As of April 23, there are 25 new cases of COVID-19 in Collin County. While there have been 609 total confirmed positive cases in Collin County, that doesn’t mean all 609 cases are active. Of that group, 14 have died and 429 have recovered. That leaves 166 people who are currently battling COVID-19, 16 of which are in the hospital, likely on ventilators, and the rest of which are in home isolation. As expected, the largest concentrations of COVID-19 are in Plano (176 cases), and McKinney (124), and Frisco, (75).

The zipcode with the highest concentration is in Frisco, zip code 75035, which is bordered by Highway 121, where there have been 46 cases. A close second is Plano zip code 75093, with 44 cases.

To visualize the action taken to flatten the curve, Plano City Council Member Rick Grady has created a chart based on Collin County’s COVID-19 reports. On Thursday, for example, there is an observable uptick in infections, though it’s not clear why.

The COVID-19 Curve | By Rick Grady

Not every COVID-19 case has been identified. Tests are still limited; only the critically ill who are hospitalized should be tested, according to the county. In official counts, privately-issued tests may not be counted at all. Collin County has announced that 4,288 people have been tested and found negative. There are 873 Persons Under Monitoring (PUM), people who have possibly been exposed or may meet the symptom criteria. 

Dallas County Judge Clay Jenkins has continued to speak out on the topic of COVID-19, drawing fire and support in relatively equal measure. He even feuded with Abbott over whether Dallas will open a pop-up hospital in the Kay Bailey Hutchinson convention center. In contrast, the leadership in Denton County and Collin County both have been quiet on the many issues of COVID-19 lately. 

Judge Chris Hill initially ordered Collin County’s version of a shelter-in-place on March 24, which was controversial because it did not order essential businesses to close; on March 31 he rescinded it, and appears to have stepped back to let Collin County take its cues from the governor or the mayors of its individual cities. Denton County Judge Andy Eads also announced on April 21 that Denton would follow the governor’s lead. 

Though we tried to reach out to the Collin County health department for comment, we were redirected to Public Information Officer Tim Wyatt, who said that the county’s power is “limited” and is a support role only.

When asked if the county might put forth further instructions for quarantine, Wyatt replied, “That’s more of a politician question,” and indicated that the county would defer to the governor. 

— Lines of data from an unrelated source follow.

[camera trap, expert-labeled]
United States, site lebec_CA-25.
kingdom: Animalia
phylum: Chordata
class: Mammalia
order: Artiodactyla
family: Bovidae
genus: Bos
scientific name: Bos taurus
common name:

Wyatt then redirected us to Hill, but Hill did not respond to multiple requests for comment.

On April 22, Hill posted on Facebook that over the past few weeks, he had heard from citizens, some petitioning for every precaution to be taken and others for Collin County to be opened back up. “I want to clarify that there are no executive orders or restrictions from me or the commissioners that limit business activities, worship activities, travel activities, recreational activities, or any other activities across Collin County,” he wrote. “Of course, the entire state remains under the executive orders and restrictions of Governor Abbott, and many of our local mayors have added additional restrictions to the Governor’s.”

He added that he believes it is time for Collin County to return to work. “I wish there were steps I could take to begin that process myself,” he continued, “and I remain hopeful that Governor Abbott and our mayors will remove their restrictions on our community very soon.”